(Questions about scenes in images)
-------

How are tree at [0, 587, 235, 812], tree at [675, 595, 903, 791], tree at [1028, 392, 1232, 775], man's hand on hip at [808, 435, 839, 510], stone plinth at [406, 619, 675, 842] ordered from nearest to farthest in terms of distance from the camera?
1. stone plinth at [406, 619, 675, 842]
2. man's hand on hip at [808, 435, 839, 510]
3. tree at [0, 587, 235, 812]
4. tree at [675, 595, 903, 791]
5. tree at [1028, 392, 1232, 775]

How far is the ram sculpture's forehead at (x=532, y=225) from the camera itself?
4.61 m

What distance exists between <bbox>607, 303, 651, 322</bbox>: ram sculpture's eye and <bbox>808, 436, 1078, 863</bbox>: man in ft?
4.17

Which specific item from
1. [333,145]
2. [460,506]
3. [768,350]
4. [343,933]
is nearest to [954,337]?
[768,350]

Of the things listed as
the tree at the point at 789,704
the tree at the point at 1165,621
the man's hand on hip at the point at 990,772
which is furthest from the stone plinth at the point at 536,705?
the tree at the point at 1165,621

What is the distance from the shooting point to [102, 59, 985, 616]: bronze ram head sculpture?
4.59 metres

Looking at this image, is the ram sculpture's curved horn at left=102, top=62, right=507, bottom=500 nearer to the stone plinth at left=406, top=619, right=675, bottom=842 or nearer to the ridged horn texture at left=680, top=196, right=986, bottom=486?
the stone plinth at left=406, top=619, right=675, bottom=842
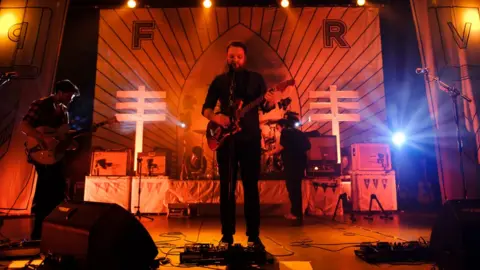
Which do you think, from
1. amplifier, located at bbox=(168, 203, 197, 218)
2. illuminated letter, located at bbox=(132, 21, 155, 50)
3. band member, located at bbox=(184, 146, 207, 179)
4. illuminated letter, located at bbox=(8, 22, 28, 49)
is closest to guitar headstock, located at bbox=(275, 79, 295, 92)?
amplifier, located at bbox=(168, 203, 197, 218)

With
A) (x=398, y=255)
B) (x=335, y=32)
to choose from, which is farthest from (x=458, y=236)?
(x=335, y=32)

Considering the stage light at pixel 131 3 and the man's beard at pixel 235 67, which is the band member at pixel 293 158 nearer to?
the man's beard at pixel 235 67

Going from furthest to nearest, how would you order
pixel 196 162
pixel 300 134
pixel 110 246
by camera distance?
pixel 196 162
pixel 300 134
pixel 110 246

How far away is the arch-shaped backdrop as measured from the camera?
6.81 metres

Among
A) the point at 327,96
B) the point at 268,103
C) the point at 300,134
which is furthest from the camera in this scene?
the point at 327,96

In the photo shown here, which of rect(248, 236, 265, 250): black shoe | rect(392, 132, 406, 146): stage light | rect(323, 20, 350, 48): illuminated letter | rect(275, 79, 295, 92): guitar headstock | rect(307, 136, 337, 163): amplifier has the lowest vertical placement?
rect(248, 236, 265, 250): black shoe

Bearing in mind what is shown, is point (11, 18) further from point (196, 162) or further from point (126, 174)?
point (196, 162)

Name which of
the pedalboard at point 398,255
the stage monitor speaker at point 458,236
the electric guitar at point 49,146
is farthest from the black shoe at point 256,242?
A: the electric guitar at point 49,146

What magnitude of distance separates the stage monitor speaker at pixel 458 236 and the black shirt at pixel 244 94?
4.80 ft

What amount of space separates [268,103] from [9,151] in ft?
15.9

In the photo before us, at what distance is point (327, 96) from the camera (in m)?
6.83

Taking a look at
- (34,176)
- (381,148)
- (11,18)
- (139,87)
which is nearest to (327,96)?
(381,148)

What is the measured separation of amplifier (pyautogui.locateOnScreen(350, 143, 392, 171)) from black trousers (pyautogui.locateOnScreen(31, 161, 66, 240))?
4938 mm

-------

## DIRECTIONS
Reproduce every one of the entries above word for word, leaving out the pictures.

## FINISHED EXERCISE
How are tree at [0, 587, 235, 812], tree at [675, 595, 903, 791], tree at [1028, 392, 1232, 775], man's hand on hip at [808, 435, 839, 510], stone plinth at [406, 619, 675, 842] ordered from nearest to farthest in terms of distance from the camera?
1. stone plinth at [406, 619, 675, 842]
2. man's hand on hip at [808, 435, 839, 510]
3. tree at [0, 587, 235, 812]
4. tree at [675, 595, 903, 791]
5. tree at [1028, 392, 1232, 775]

How far is the ram sculpture's forehead at (x=532, y=225) from the camera itself?
4.61 m

What distance exists between <bbox>607, 303, 651, 322</bbox>: ram sculpture's eye and <bbox>808, 436, 1078, 863</bbox>: man in ft?
4.17

Which specific item from
1. [333,145]
2. [460,506]
3. [768,350]
4. [343,933]
is nearest to [954,337]?
[768,350]

Of the things listed as
the tree at the point at 789,704
the tree at the point at 1165,621
the man's hand on hip at the point at 990,772
which is furthest from the stone plinth at the point at 536,705?
the tree at the point at 1165,621

What is the distance from the shooting point to [102, 59, 985, 616]: bronze ram head sculpture?
4.59 metres

Looking at this image, is the ram sculpture's curved horn at left=102, top=62, right=507, bottom=500 nearer to the stone plinth at left=406, top=619, right=675, bottom=842 or nearer to the ridged horn texture at left=680, top=196, right=986, bottom=486?
the stone plinth at left=406, top=619, right=675, bottom=842
Which do you think, from
1. amplifier, located at bbox=(168, 203, 197, 218)
2. illuminated letter, located at bbox=(132, 21, 155, 50)
3. band member, located at bbox=(184, 146, 207, 179)
4. illuminated letter, located at bbox=(8, 22, 28, 49)
is closest to guitar headstock, located at bbox=(275, 79, 295, 92)?
amplifier, located at bbox=(168, 203, 197, 218)

With
A) (x=398, y=255)
B) (x=335, y=32)
to choose from, which is farthest from (x=458, y=236)?
(x=335, y=32)

Considering the stage light at pixel 131 3 and the man's beard at pixel 235 67, which is the band member at pixel 293 158 nearer to?
the man's beard at pixel 235 67

Going from furthest to nearest, how would you order
pixel 196 162
pixel 300 134
pixel 110 246
by camera distance?
pixel 196 162
pixel 300 134
pixel 110 246

How far away is the arch-shaped backdrop as measured from the camera?
6.81 metres

Among
A) the point at 327,96
B) the point at 268,103
C) the point at 300,134
which is furthest from the camera in this scene?
the point at 327,96

In the photo shown here, which of rect(248, 236, 265, 250): black shoe | rect(392, 132, 406, 146): stage light | rect(323, 20, 350, 48): illuminated letter | rect(275, 79, 295, 92): guitar headstock | rect(307, 136, 337, 163): amplifier has the lowest vertical placement?
rect(248, 236, 265, 250): black shoe

Bearing in mind what is shown, is point (11, 18) further from point (196, 162) or further from point (126, 174)?
point (196, 162)

Name which of
the pedalboard at point 398,255
the stage monitor speaker at point 458,236
the electric guitar at point 49,146
is farthest from the black shoe at point 256,242?
A: the electric guitar at point 49,146

What magnitude of distance separates the stage monitor speaker at pixel 458 236 and the black shirt at pixel 244 94?
4.80 ft

What amount of space separates [268,103] from [9,151] in ft?
15.9

In the photo before us, at what distance is point (327, 96) from the camera (in m)?
6.83

Taking a look at
- (34,176)
- (381,148)
- (11,18)
- (139,87)
which is nearest to (327,96)?
(381,148)

What is the measured separation of amplifier (pyautogui.locateOnScreen(350, 143, 392, 171)) from black trousers (pyautogui.locateOnScreen(31, 161, 66, 240))?
4938 mm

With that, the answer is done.